Candidates for secretary of state rarely receive the attention of those running further up the ticket. But the office determines practices for fair and secure elections, which “underpins every issue that is important to voters,” said Kathleen Clyde, a state representative and the Democratic nominee for secretary of state in Ohio.
Voters, she said in an interview with Rewire.News, “hear more about those top-of-the-ticket races and don’t necessarily know how important these down-ballot races are.” In Ohio, where Republican Secretary of State Jon Husted has used his role to restrict the vote, it’s easy to see the influence the next secretary of state may have.
Redistricting is at the forefront of the issues Ohio’s secretary of state candidates will face, Clyde said. “The secretary of state is one of three statewide officeholders that sits on the state redistricting commission that will redraw the lines after the next census,” she explained, “and this election will set up who is in place for that critical process.” Speaking of its legislative maps, Clyde said the state “currently [has] the most rigged map in Ohio history”—something she’d like to see change if she’s elected this November.

— SUPPLIED INFORMATION —
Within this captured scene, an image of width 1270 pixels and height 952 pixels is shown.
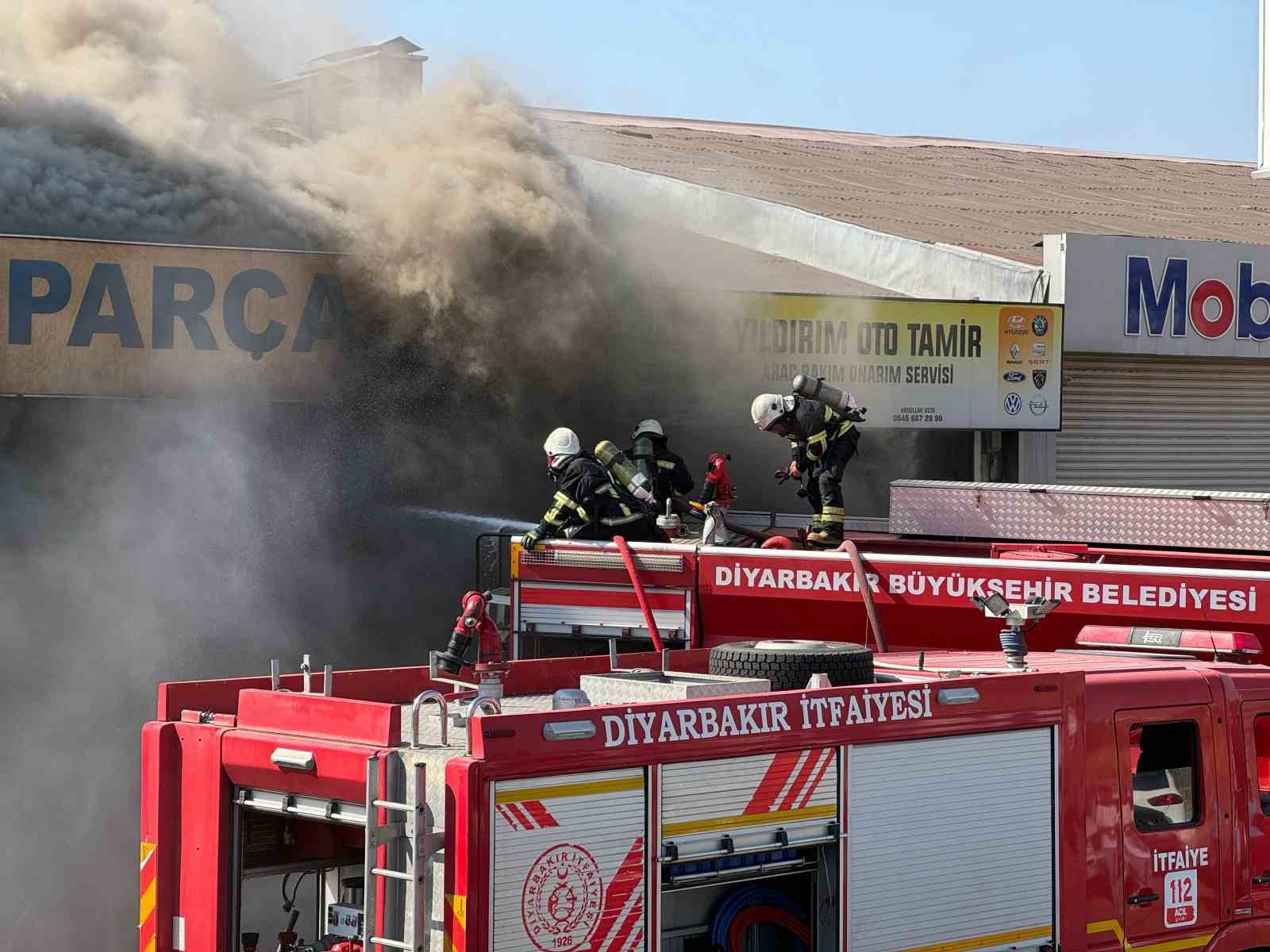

— BRIEF —
Answer these about the passage on Ohio's secretary of state race:
(a) Which party nominated Kathleen Clyde for secretary of state in Ohio?
(b) Which party does Jon Husted belong to?
(c) According to Clyde, how many statewide officeholders sit on the state redistricting commission?
The material has nothing to do with the passage on Ohio's secretary of state race.

— EXERCISE RESPONSE —
(a) The Democratic Party.
(b) The Republican Party.
(c) Three, and the secretary of state is one of them.